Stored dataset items
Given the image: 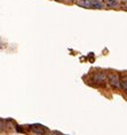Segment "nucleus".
Returning a JSON list of instances; mask_svg holds the SVG:
<instances>
[{
  "label": "nucleus",
  "instance_id": "423d86ee",
  "mask_svg": "<svg viewBox=\"0 0 127 135\" xmlns=\"http://www.w3.org/2000/svg\"><path fill=\"white\" fill-rule=\"evenodd\" d=\"M121 87L124 89L127 90V80H125V81H121Z\"/></svg>",
  "mask_w": 127,
  "mask_h": 135
},
{
  "label": "nucleus",
  "instance_id": "f03ea898",
  "mask_svg": "<svg viewBox=\"0 0 127 135\" xmlns=\"http://www.w3.org/2000/svg\"><path fill=\"white\" fill-rule=\"evenodd\" d=\"M31 129L39 135H44L46 132H47V127L44 126V125H40V124H35L31 126Z\"/></svg>",
  "mask_w": 127,
  "mask_h": 135
},
{
  "label": "nucleus",
  "instance_id": "f257e3e1",
  "mask_svg": "<svg viewBox=\"0 0 127 135\" xmlns=\"http://www.w3.org/2000/svg\"><path fill=\"white\" fill-rule=\"evenodd\" d=\"M77 5L84 8H94V9H102L104 4H102L99 0H77Z\"/></svg>",
  "mask_w": 127,
  "mask_h": 135
},
{
  "label": "nucleus",
  "instance_id": "6e6552de",
  "mask_svg": "<svg viewBox=\"0 0 127 135\" xmlns=\"http://www.w3.org/2000/svg\"><path fill=\"white\" fill-rule=\"evenodd\" d=\"M56 1H60V0H56Z\"/></svg>",
  "mask_w": 127,
  "mask_h": 135
},
{
  "label": "nucleus",
  "instance_id": "39448f33",
  "mask_svg": "<svg viewBox=\"0 0 127 135\" xmlns=\"http://www.w3.org/2000/svg\"><path fill=\"white\" fill-rule=\"evenodd\" d=\"M103 4H104L106 7H109V8H115L118 6V0H104L103 1Z\"/></svg>",
  "mask_w": 127,
  "mask_h": 135
},
{
  "label": "nucleus",
  "instance_id": "20e7f679",
  "mask_svg": "<svg viewBox=\"0 0 127 135\" xmlns=\"http://www.w3.org/2000/svg\"><path fill=\"white\" fill-rule=\"evenodd\" d=\"M105 75L104 73H102V72H99V73H96V75L93 77V80H94L95 83H97V84H102V83H104L105 81Z\"/></svg>",
  "mask_w": 127,
  "mask_h": 135
},
{
  "label": "nucleus",
  "instance_id": "0eeeda50",
  "mask_svg": "<svg viewBox=\"0 0 127 135\" xmlns=\"http://www.w3.org/2000/svg\"><path fill=\"white\" fill-rule=\"evenodd\" d=\"M125 6H126V8H127V2H126V5H125Z\"/></svg>",
  "mask_w": 127,
  "mask_h": 135
},
{
  "label": "nucleus",
  "instance_id": "7ed1b4c3",
  "mask_svg": "<svg viewBox=\"0 0 127 135\" xmlns=\"http://www.w3.org/2000/svg\"><path fill=\"white\" fill-rule=\"evenodd\" d=\"M108 79H109V83L111 84V86L113 87H119V79H118V76L115 75V73H111V75L108 76Z\"/></svg>",
  "mask_w": 127,
  "mask_h": 135
}]
</instances>
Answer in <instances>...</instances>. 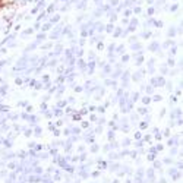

▶ _What the task asks_: Report every line of the items above that contains the string "viewBox", copying each line in full.

▶ _Reply to the exercise_:
  "mask_svg": "<svg viewBox=\"0 0 127 135\" xmlns=\"http://www.w3.org/2000/svg\"><path fill=\"white\" fill-rule=\"evenodd\" d=\"M121 87L124 89L127 90V80H125V81H121Z\"/></svg>",
  "mask_svg": "<svg viewBox=\"0 0 127 135\" xmlns=\"http://www.w3.org/2000/svg\"><path fill=\"white\" fill-rule=\"evenodd\" d=\"M31 129L39 135H44L46 132H47V127L44 126V125H40V124H35L31 126Z\"/></svg>",
  "mask_svg": "<svg viewBox=\"0 0 127 135\" xmlns=\"http://www.w3.org/2000/svg\"><path fill=\"white\" fill-rule=\"evenodd\" d=\"M77 5L84 8H94V9H102L104 4H102L99 0H77Z\"/></svg>",
  "mask_svg": "<svg viewBox=\"0 0 127 135\" xmlns=\"http://www.w3.org/2000/svg\"><path fill=\"white\" fill-rule=\"evenodd\" d=\"M56 1H60V0H56Z\"/></svg>",
  "mask_svg": "<svg viewBox=\"0 0 127 135\" xmlns=\"http://www.w3.org/2000/svg\"><path fill=\"white\" fill-rule=\"evenodd\" d=\"M103 4H104L106 7H109V8H115L118 6V0H104L103 1Z\"/></svg>",
  "mask_svg": "<svg viewBox=\"0 0 127 135\" xmlns=\"http://www.w3.org/2000/svg\"><path fill=\"white\" fill-rule=\"evenodd\" d=\"M105 75L104 73H102V72H99V73H96V75L93 77V80H94L95 83H97V84H102V83H104L105 81Z\"/></svg>",
  "mask_svg": "<svg viewBox=\"0 0 127 135\" xmlns=\"http://www.w3.org/2000/svg\"><path fill=\"white\" fill-rule=\"evenodd\" d=\"M125 6H126V8H127V2H126V5H125Z\"/></svg>",
  "mask_svg": "<svg viewBox=\"0 0 127 135\" xmlns=\"http://www.w3.org/2000/svg\"><path fill=\"white\" fill-rule=\"evenodd\" d=\"M108 79H109V83L111 84V86L113 87H119V79H118V76L115 75V73H111V75L108 76Z\"/></svg>",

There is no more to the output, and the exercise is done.